Stored dataset items
◆ ◆ ◆ ◆ ◆
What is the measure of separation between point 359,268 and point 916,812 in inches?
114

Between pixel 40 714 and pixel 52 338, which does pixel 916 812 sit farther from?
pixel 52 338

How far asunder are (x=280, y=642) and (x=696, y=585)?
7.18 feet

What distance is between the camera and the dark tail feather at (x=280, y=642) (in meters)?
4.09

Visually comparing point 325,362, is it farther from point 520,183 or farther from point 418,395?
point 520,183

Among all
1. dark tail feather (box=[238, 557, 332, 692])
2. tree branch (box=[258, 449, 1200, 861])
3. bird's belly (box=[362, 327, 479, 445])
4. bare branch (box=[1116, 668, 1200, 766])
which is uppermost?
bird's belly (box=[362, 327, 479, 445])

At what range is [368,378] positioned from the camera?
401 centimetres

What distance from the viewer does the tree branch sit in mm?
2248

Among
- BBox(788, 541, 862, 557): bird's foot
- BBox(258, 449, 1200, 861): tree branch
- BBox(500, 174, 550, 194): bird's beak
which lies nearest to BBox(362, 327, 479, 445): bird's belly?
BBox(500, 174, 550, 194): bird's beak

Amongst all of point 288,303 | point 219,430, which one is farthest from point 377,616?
◆ ◆ ◆ ◆ ◆
• **WORK TO DO**: Output all of the data above word for word, with no changes.

• **TASK OUTPUT**:
What is the measure of separation between point 359,268 and point 916,812 in inches?
114

Between pixel 40 714 and pixel 52 338, which does pixel 916 812 sit farther from?
pixel 52 338

How far asunder are (x=280, y=642) and (x=696, y=585)?
7.18 feet

What distance is between the camera and the dark tail feather at (x=280, y=642) (in meters)?
4.09

Visually comparing point 325,362, is it farther from point 520,183 or farther from point 418,395?
point 520,183

Among all
1. dark tail feather (box=[238, 557, 332, 692])
2. tree branch (box=[258, 449, 1200, 861])
3. bird's belly (box=[362, 327, 479, 445])
4. bare branch (box=[1116, 668, 1200, 766])
which is uppermost?
bird's belly (box=[362, 327, 479, 445])

At what range is [368,378] positioned from the camera?
401 centimetres

What distance from the viewer does the tree branch sit in mm?
2248

Among
- BBox(788, 541, 862, 557): bird's foot
- BBox(258, 449, 1200, 861): tree branch
- BBox(500, 174, 550, 194): bird's beak
which lies nearest to BBox(362, 327, 479, 445): bird's belly?
BBox(500, 174, 550, 194): bird's beak

Amongst all of point 288,303 | point 219,430, which one is farthest from point 377,616?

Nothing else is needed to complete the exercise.